Multiple DLXS Releases

Introduction

You might want to have two different releases of DLXS Middleware running at the same time. For example, to keep a past release running in production while installing, configuring and migrating your local UI or code changes to a new release.

Given these two installations, you may or may not want to have both releases pointing to the same image files and indexed XML data.

Installing and configuring two DLXS releases

Two DLXSROOT values and two databases

Suppose you already have a pervious DLXS release and database installed.

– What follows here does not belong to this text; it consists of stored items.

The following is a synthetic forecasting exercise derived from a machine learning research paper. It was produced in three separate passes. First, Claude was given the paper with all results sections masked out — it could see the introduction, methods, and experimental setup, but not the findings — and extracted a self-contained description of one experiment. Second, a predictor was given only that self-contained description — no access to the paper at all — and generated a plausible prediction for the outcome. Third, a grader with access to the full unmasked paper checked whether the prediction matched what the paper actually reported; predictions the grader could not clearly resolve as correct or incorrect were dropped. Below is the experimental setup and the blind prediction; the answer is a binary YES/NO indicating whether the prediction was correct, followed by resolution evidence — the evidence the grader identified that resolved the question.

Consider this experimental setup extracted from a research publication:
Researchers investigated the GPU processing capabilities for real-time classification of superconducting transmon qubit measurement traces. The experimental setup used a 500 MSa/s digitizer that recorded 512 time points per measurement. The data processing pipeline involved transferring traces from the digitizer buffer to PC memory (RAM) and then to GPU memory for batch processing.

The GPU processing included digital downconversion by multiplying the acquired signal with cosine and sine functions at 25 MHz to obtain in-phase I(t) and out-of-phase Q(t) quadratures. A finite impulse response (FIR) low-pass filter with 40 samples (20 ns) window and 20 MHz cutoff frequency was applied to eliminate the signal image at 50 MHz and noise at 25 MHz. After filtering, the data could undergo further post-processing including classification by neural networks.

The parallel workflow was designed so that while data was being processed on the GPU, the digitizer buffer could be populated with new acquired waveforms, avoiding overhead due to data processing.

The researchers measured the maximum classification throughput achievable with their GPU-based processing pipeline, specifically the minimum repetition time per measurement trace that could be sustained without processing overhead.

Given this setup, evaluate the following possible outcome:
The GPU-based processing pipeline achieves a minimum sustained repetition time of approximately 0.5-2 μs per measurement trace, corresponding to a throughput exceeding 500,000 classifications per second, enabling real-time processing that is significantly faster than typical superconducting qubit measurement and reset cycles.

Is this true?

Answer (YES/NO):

  1. Install the new release under a new DLXSROOT directory. Give the installer program (Installer.pl) this directory when you install.
  2. Create another MySQL database for the new install with a different name, e.g. dlxs_v6 as we covered in Database installation and upgrading). Answer the installer prompt for dabase name with the database name for the new installation.
  3. Configure another virtual host under your web server and point its DLXSROOT to the directory containing the new release. Recall what a virtual host configuration. Given releases 12 and 13 your URLs might be:
    diglib12.somewhere.edu/cgi/t/text/text-idx
    and
    diglib13.somewhere.edu/cgi/t/text/text-idx
  4. Set the DLXSDATAROOT environment variable as described below for each virtual host

CAVEAT: The session ID is stored in a cookie. Search History and Bookbag are stored in the session so crossing between different releases will drop the Search History and Bookbag holdings because the session ID is a handle to a record in the database and different releases have different databses. Similarly, portfolios are stored in the database. A portfolio created in one release will not be accessible if the user crosses to a different release.

Pointing two different DLXS releases at the same data

Data (SGML/XML, image files) and XPAT indexes occupy a lot of disk space. DLXS middleware recognizes the DLXSDATAROOT environment variable. A given release can point to the data/index/image directories (under obj, idx and img) outside of its own install tree.

If the virtual host for a given DLXS release defines DLXSDATAROOT, that value is used as the path prefix for the obj, idx and img directories. If DLXSDATAROOT is not defined, the DLXSROOT value is used for the path prefix.

For example, in the virtual host for release 13, you could set DLXSDATAROOT to /usr/local/dlxs12 to have release 13 read data from the release 12 install tree.

Another scenario might be to have your data in a single location entirely outside any install trees and use DLXSDATAROOT in every virtual host to point at that single location.